══ SUPPLIED DATA
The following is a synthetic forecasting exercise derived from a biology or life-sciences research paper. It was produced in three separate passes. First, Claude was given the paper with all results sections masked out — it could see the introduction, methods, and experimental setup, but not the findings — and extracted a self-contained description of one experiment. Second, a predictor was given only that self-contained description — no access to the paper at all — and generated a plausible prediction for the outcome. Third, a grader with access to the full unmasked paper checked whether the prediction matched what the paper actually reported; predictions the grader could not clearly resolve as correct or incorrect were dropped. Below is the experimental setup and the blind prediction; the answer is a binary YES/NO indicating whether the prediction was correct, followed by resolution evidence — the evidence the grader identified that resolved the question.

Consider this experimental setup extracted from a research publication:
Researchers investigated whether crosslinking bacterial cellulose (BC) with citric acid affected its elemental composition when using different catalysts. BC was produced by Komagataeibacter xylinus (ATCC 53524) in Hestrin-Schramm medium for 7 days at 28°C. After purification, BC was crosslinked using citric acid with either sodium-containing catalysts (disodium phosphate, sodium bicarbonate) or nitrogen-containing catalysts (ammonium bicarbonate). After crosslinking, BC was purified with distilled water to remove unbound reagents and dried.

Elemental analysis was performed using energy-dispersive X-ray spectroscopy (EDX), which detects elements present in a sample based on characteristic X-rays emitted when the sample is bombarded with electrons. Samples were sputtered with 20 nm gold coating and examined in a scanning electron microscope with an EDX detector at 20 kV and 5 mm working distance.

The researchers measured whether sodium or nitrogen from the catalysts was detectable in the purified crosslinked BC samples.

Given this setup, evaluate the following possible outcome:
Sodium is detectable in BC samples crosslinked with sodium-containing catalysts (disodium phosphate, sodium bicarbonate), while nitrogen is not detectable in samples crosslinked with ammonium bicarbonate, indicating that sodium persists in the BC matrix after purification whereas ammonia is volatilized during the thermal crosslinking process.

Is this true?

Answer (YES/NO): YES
════
(DIRECTIONS FOR THIS TASK): You are asked to copy all of the entries above exactly.

(RESULT OF THIS TASK):
The following is a synthetic forecasting exercise derived from a biology or life-sciences research paper. It was produced in three separate passes. First, Claude was given the paper with all results sections masked out — it could see the introduction, methods, and experimental setup, but not the findings — and extracted a self-contained description of one experiment. Second, a predictor was given only that self-contained description — no access to the paper at all — and generated a plausible prediction for the outcome. Third, a grader with access to the full unmasked paper checked whether the prediction matched what the paper actually reported; predictions the grader could not clearly resolve as correct or incorrect were dropped. Below is the experimental setup and the blind prediction; the answer is a binary YES/NO indicating whether the prediction was correct, followed by resolution evidence — the evidence the grader identified that resolved the question.

Consider this experimental setup extracted from a research publication:
Researchers investigated whether crosslinking bacterial cellulose (BC) with citric acid affected its elemental composition when using different catalysts. BC was produced by Komagataeibacter xylinus (ATCC 53524) in Hestrin-Schramm medium for 7 days at 28°C. After purification, BC was crosslinked using citric acid with either sodium-containing catalysts (disodium phosphate, sodium bicarbonate) or nitrogen-containing catalysts (ammonium bicarbonate). After crosslinking, BC was purified with distilled water to remove unbound reagents and dried.

Elemental analysis was performed using energy-dispersive X-ray spectroscopy (EDX), which detects elements present in a sample based on characteristic X-rays emitted when the sample is bombarded with electrons. Samples were sputtered with 20 nm gold coating and examined in a scanning electron microscope with an EDX detector at 20 kV and 5 mm working distance.

The researchers measured whether sodium or nitrogen from the catalysts was detectable in the purified crosslinked BC samples.

Given this setup, evaluate the following possible outcome:
Sodium is detectable in BC samples crosslinked with sodium-containing catalysts (disodium phosphate, sodium bicarbonate), while nitrogen is not detectable in samples crosslinked with ammonium bicarbonate, indicating that sodium persists in the BC matrix after purification whereas ammonia is volatilized during the thermal crosslinking process.

Is this true?

Answer (YES/NO): YES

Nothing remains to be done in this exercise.